Thursday, March 17, 2011

Roll Up for the Magical Factory Tour!

What if Tana finds herself plumb out of confectionery sugar halfway through icing my annual nine-layer birthday cake? Or what if we're having sea pirates over for dinner and realize last-second that stock is short on rum? Fortunately enough, our next door neighbor has the hookups. We're just a hop, skip, and a jump away from Burkina's largest and only sugar factory: Societé Sucriere de la COMOE (SOSUCO).


With over four thousand employees, SOSUCO is to Banfora what Hershey Chocolate is to Hershey, PA. So imagine our giddiness when last week we got golden tickets granting us entry inside the industrial megaplex. This birthplace of all sticky buns and lemon drops; this wonderland of tooth decay and type two diabetes. Today, you too can behold the secret world of imagination that is SOSUCO. Think of Tana as a clownishly dressed Willy Wonka and me as a sun-burnt Oompa Loompa, guiding you through the ten-step process of sugar production. Grab your insulin, cause here we go.


(10) I have reverse-numbered these steps for no reason. The journey from cane to cubes begins out in the fields where the workers unleash a raging inferno upon the unsuspecting crop. This is a technique borrowed from the Brazil, perhaps along with their cultural obsession for soccer. Here workers pile the chopped, char-grilled stalks onto freight trailers towed by John Deere tractors.

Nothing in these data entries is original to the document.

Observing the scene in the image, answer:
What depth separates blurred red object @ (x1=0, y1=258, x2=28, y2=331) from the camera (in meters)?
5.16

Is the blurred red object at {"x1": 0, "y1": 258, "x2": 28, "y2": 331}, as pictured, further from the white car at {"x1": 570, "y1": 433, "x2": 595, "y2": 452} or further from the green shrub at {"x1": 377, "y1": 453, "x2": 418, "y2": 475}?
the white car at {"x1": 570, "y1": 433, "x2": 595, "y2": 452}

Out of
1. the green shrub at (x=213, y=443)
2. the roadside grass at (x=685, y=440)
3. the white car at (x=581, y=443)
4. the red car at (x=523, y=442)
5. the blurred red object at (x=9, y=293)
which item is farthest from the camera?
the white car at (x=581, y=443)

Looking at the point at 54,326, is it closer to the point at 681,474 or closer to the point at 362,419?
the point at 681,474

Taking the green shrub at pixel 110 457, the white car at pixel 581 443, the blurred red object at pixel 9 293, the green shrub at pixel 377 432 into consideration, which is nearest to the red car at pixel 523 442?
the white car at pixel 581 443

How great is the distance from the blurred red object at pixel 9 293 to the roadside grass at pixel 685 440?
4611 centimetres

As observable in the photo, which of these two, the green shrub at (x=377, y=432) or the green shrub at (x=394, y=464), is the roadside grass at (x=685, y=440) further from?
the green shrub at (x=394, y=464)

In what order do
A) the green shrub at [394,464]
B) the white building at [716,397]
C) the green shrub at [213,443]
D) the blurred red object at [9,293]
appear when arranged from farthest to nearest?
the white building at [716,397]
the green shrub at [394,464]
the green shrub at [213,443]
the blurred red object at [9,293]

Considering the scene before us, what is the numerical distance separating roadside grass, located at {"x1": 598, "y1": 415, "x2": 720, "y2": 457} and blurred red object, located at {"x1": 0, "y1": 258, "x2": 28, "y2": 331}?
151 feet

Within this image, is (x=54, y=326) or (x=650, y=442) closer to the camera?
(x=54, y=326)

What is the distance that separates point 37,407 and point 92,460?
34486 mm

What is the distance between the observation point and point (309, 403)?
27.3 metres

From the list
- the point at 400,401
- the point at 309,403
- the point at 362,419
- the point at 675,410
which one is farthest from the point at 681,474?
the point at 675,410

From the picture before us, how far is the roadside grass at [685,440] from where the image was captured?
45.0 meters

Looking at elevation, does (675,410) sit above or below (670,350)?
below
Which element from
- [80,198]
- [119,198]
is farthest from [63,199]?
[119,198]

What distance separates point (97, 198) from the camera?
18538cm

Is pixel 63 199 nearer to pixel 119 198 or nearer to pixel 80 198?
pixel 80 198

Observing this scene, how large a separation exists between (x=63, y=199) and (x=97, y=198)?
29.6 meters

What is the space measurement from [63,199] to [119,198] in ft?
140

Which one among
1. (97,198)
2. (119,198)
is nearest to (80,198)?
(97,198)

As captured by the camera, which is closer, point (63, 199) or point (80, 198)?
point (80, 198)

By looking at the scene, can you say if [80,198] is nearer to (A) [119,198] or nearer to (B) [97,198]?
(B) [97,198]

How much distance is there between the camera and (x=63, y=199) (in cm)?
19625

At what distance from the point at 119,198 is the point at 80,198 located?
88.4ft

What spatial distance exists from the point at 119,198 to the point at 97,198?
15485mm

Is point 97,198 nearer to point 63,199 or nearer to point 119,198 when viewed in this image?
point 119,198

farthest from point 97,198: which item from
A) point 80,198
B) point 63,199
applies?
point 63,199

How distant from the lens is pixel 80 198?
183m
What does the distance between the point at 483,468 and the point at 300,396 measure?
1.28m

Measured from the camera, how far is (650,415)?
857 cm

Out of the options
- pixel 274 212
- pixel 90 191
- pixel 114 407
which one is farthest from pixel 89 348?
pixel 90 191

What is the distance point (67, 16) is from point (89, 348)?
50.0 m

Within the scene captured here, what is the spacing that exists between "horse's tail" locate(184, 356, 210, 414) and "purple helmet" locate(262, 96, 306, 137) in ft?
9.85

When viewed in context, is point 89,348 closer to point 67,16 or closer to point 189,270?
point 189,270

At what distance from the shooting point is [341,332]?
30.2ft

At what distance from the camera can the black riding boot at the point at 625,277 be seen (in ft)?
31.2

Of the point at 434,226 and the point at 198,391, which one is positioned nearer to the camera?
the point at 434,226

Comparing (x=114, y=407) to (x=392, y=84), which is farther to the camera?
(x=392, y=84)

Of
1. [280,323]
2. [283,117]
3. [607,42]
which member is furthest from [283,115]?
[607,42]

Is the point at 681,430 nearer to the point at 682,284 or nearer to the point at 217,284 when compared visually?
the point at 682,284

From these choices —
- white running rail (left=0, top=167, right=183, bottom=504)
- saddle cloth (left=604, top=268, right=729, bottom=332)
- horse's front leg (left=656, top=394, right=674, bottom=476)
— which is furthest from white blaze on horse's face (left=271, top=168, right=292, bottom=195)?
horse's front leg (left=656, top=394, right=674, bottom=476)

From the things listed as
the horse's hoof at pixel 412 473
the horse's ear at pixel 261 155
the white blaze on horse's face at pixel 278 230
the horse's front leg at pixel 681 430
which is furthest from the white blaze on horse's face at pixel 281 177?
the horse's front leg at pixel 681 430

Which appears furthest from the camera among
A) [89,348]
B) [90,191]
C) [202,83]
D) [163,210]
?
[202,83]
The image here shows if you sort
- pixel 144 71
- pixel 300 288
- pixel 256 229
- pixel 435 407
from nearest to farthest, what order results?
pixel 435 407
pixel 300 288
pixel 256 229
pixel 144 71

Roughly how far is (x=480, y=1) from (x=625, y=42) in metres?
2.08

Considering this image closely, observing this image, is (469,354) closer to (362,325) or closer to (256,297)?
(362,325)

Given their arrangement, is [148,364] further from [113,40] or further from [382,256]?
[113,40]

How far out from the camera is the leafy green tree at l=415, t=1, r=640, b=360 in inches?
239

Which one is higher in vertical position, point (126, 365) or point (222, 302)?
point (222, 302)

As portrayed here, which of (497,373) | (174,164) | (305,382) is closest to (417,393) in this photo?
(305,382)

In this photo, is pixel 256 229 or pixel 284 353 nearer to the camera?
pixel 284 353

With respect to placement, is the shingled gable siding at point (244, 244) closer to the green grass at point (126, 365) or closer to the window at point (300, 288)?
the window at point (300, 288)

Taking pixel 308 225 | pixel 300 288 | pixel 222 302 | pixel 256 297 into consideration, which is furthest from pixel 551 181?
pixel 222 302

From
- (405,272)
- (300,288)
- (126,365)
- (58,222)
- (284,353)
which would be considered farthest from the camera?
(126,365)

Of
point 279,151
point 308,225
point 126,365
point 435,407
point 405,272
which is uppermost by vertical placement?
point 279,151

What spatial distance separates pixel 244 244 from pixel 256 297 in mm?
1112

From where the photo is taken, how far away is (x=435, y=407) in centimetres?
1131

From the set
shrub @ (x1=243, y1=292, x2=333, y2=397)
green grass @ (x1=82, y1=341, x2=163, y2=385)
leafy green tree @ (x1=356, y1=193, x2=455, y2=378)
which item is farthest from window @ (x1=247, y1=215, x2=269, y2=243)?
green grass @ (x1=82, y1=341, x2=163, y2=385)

(9) Back at the factory, a crane empties all of the medium-rare stalks into the assembly line by lifting the chain beneath them.


(8) Here the cane is rinsed to remove residue from the burning. Maybe the sugarcane is enjoying this warm bath. Maybe it's about to forgive the company for burning it alive and decapitating it with machetes. But don't forgive them just yet, sugarcane. Unspeakable things are about to happen to you...

(7) At this point, the cane is threshed by a gauntlet of rotary blades (pictured below) into a coarsely shredded wood pulp. High upon this catwalk, one misstep could land a careless passerby into the throes of whirling blades or scalding molten sugar. Our tour guide Abdoulaye wore safe industrial attire and a hard hat while Tana and I in our visitor badges scaled the slippery catwalks in Kohls flip flops. Living life on the edge is just how we roll. And I'm thankful mom and dad taught me to walk really well back in kindergarten.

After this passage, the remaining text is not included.